Continue the guide on integrating Cycles with Spring AI from the point where it stops.

··· TEXT EXCERPT ···

Integrating Cycles with Spring AI
This guide shows how to guard Spring AI chat completions and tool calls with Cycles budget reservations so that every LLM interaction is cost-controlled, caps-aware, and observable.
For strategic guidance on where to integrate, see Budget Limits with Spring AI.
Two integration paths
Cycles ships two complementary Java starters. Pick based on your call surface:
| Aspect | cycles-spring-ai-starter | cycles-spring-boot-starter |
|---|---|---|
| Maven artifact | io.runcycles:cycles-spring-ai-starter | io.runcycles:cycles-client-java-spring |
| Mechanism | Spring AI CallAdvisor + StreamAdvisor + ChatClientCustomizer (auto-wired); CyclesToolGate for per-tool gating | Spring AOP via @Cycles annotation |
| Where it intercepts | Every chatClient.prompt(...).call() and .stream() invocation; per-tool when wrapped via cyclesToolGate.wrap(...) | Any Java method you annotate |
| Call-site changes | No — transparent wiring for chat (tool wrapping is opt-in) | Yes — add @Cycles annotation |
| Estimate computation | Pluggable PromptTokenEstimator: chars/4 heuristic by default, real BPE via jtokkit (opt-in) or custom bean | SpEL expression: @Cycles("#tokens * 250") |
| Subject routing | Pluggable SubjectResolver: property defaults, or per-call (e.g. tenant from SecurityContextHolder) via custom bean | SpEL: can pull tenant from method args |
| Knows about LLMs? | Yes — Spring AI ChatClient specific | No — generic for any cost-incurring code |
Use cycles-spring-ai-starter if your LLM calls go through Spring AI's ChatClient.

··· PROVIDED DATA ···

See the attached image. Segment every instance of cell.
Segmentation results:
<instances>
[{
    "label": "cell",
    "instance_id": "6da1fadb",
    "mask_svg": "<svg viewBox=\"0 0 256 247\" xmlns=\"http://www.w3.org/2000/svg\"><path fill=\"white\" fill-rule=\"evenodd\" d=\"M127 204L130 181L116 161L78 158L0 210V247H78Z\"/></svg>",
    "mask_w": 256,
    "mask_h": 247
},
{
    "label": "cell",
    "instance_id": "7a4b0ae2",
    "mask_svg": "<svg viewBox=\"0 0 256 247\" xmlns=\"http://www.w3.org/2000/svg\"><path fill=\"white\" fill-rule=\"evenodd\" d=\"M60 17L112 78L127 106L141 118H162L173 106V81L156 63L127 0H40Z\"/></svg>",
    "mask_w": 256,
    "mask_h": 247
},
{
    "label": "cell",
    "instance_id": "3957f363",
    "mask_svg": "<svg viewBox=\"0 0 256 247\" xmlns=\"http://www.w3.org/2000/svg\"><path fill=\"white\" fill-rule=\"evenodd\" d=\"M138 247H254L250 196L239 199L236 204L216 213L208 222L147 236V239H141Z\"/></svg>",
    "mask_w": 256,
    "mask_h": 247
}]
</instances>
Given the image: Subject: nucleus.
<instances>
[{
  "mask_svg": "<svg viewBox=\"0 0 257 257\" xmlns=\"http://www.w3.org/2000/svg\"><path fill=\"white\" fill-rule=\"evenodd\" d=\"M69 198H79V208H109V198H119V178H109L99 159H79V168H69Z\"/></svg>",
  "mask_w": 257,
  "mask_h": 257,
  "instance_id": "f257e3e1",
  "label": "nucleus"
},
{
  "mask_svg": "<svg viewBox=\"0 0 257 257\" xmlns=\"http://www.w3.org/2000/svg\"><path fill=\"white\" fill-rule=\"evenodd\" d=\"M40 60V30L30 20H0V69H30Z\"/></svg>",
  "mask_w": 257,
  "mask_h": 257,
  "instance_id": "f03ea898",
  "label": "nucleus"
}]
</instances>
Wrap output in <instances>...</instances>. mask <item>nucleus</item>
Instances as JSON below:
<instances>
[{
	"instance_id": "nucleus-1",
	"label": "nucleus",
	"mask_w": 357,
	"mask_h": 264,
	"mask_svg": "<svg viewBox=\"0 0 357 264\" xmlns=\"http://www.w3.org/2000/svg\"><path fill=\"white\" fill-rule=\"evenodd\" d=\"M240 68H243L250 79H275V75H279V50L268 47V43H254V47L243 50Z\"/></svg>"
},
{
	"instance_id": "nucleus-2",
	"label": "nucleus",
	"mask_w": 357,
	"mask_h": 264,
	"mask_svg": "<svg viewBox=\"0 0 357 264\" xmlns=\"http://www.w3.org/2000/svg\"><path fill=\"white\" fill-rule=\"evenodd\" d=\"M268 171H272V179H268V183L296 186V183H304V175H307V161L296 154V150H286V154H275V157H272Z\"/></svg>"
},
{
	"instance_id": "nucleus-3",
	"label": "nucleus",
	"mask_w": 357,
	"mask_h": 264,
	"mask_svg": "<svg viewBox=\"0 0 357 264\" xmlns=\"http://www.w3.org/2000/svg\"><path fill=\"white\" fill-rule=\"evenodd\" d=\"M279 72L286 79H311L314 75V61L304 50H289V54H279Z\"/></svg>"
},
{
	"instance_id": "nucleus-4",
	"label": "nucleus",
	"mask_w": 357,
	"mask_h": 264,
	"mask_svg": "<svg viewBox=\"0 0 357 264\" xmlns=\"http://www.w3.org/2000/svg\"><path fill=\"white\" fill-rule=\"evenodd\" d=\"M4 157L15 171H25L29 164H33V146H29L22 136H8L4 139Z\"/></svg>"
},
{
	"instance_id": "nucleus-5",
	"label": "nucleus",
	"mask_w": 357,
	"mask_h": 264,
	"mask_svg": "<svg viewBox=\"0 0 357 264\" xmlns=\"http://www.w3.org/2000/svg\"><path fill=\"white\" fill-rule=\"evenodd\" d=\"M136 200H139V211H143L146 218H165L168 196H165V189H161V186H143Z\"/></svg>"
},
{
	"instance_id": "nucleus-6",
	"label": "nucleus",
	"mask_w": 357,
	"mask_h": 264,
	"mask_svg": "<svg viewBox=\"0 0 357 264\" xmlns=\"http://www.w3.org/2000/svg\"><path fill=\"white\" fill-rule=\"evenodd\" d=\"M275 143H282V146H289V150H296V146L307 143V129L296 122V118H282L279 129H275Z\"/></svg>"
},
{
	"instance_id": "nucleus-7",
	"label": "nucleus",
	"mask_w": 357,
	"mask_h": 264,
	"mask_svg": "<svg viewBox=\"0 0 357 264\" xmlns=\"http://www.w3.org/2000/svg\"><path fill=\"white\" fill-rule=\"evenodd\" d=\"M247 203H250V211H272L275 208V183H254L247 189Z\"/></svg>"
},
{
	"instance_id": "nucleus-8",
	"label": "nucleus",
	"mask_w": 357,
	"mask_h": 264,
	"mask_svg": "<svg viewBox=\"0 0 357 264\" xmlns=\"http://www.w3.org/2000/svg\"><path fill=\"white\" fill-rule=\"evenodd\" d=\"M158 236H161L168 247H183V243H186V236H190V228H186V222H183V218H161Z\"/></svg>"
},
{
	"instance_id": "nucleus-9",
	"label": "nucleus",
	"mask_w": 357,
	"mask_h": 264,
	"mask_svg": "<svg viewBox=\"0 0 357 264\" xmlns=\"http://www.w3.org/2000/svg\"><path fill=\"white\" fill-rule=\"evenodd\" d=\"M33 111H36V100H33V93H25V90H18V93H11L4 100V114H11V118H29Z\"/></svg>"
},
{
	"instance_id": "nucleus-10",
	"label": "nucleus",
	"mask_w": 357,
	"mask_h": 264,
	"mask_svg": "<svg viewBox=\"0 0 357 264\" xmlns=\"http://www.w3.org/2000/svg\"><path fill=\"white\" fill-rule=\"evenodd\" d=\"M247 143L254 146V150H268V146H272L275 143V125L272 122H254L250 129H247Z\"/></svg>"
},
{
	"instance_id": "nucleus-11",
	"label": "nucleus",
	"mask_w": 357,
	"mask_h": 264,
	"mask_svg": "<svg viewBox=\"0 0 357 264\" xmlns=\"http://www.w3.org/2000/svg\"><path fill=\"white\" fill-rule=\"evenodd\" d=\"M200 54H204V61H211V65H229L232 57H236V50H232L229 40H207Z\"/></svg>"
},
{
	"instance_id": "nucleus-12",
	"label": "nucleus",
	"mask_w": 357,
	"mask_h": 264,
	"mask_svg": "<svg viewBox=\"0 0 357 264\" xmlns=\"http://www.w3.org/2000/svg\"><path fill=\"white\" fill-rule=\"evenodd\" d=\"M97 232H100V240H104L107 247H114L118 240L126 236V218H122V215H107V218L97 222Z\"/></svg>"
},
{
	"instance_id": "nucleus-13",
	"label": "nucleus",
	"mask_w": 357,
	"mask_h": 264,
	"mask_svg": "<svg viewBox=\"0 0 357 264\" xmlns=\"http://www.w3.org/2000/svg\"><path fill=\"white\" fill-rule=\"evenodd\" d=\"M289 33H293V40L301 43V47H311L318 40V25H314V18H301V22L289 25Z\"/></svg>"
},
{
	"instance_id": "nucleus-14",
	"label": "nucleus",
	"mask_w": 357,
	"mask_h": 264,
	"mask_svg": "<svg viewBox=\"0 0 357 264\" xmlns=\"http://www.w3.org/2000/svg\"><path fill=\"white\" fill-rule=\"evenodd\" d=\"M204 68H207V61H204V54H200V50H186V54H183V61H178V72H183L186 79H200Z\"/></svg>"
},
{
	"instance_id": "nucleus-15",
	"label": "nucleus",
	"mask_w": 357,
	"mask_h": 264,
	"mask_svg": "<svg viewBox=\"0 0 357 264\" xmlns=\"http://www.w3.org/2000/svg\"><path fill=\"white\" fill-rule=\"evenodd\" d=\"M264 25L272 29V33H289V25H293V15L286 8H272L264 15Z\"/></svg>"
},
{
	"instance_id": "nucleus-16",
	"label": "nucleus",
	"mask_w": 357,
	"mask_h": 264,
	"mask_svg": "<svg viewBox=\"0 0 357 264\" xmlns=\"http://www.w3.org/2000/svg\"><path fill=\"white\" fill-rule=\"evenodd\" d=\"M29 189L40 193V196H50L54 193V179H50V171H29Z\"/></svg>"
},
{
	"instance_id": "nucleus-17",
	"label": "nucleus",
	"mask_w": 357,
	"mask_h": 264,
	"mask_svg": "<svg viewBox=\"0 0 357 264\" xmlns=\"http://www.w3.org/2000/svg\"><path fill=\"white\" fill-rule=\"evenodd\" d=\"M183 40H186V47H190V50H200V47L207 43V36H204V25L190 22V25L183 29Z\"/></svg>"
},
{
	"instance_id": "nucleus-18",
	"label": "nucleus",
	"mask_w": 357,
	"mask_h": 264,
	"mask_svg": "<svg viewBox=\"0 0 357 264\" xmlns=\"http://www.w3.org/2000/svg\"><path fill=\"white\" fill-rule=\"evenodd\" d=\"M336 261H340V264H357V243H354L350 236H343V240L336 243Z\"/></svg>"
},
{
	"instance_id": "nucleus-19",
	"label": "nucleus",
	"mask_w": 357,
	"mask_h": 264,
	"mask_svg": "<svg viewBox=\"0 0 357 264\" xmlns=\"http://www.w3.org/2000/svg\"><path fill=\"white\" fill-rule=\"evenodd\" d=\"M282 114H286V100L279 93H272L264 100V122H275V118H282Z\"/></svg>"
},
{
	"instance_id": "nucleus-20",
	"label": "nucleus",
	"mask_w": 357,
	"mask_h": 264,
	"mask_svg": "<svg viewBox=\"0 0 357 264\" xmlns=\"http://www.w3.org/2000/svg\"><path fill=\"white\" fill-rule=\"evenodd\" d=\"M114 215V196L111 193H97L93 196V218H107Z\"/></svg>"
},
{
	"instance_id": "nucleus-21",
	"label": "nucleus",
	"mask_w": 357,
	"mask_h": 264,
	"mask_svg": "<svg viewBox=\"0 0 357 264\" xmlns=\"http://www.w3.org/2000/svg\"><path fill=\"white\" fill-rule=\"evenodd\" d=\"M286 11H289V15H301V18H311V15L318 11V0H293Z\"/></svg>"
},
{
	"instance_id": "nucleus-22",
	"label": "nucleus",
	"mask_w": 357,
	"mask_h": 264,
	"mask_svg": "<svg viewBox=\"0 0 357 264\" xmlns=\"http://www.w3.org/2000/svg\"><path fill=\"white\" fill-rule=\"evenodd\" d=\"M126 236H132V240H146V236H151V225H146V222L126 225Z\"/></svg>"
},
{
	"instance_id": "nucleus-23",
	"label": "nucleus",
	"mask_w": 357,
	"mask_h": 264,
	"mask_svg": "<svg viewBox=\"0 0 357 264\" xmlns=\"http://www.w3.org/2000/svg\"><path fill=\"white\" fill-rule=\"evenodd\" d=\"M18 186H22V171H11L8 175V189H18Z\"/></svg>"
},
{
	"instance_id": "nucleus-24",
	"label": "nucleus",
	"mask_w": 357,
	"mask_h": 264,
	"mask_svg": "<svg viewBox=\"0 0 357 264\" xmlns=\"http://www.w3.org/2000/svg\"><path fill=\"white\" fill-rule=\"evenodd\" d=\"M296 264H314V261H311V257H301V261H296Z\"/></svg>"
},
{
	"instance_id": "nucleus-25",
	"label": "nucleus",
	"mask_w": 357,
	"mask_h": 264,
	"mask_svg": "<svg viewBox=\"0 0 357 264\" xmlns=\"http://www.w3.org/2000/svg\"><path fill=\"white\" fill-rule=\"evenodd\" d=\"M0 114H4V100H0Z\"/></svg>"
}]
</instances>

···

* [WRITTEN RESPONSE]:
Use cycles-spring-boot-starter for non-Spring-AI code paths (custom HTTP clients, LangChain4j, vector store queries, etc.) — or when you need SpEL-driven per-method estimates.
Don't double-charge
Wrapping a Spring AI chat call inside an @Cycles-annotated method produces two reservations for one operation — once from the AOP wrapper, once from the Spring AI advisor. Pick one strategy per call path. See the cycles-spring-ai-starter README "Double-charge gotcha" section.
Path 1: Auto-wired advisor (cycles-spring-ai-starter)
The simplest path for Spring AI apps — add the dependency, configure a few cycles.* properties, and every ChatClient.call() and .stream() invocation is auto-gated.
1. Add the dependency
<dependency>
<groupId>io.runcycles</groupId>
<artifactId>cycles-spring-ai-starter</artifactId>
<version>0.3.0</version>
</dependency>implementation 'io.runcycles:cycles-spring-ai-starter:0.3.0'This transitively pulls in cycles-client-java-spring for the HTTP client to the Cycles server.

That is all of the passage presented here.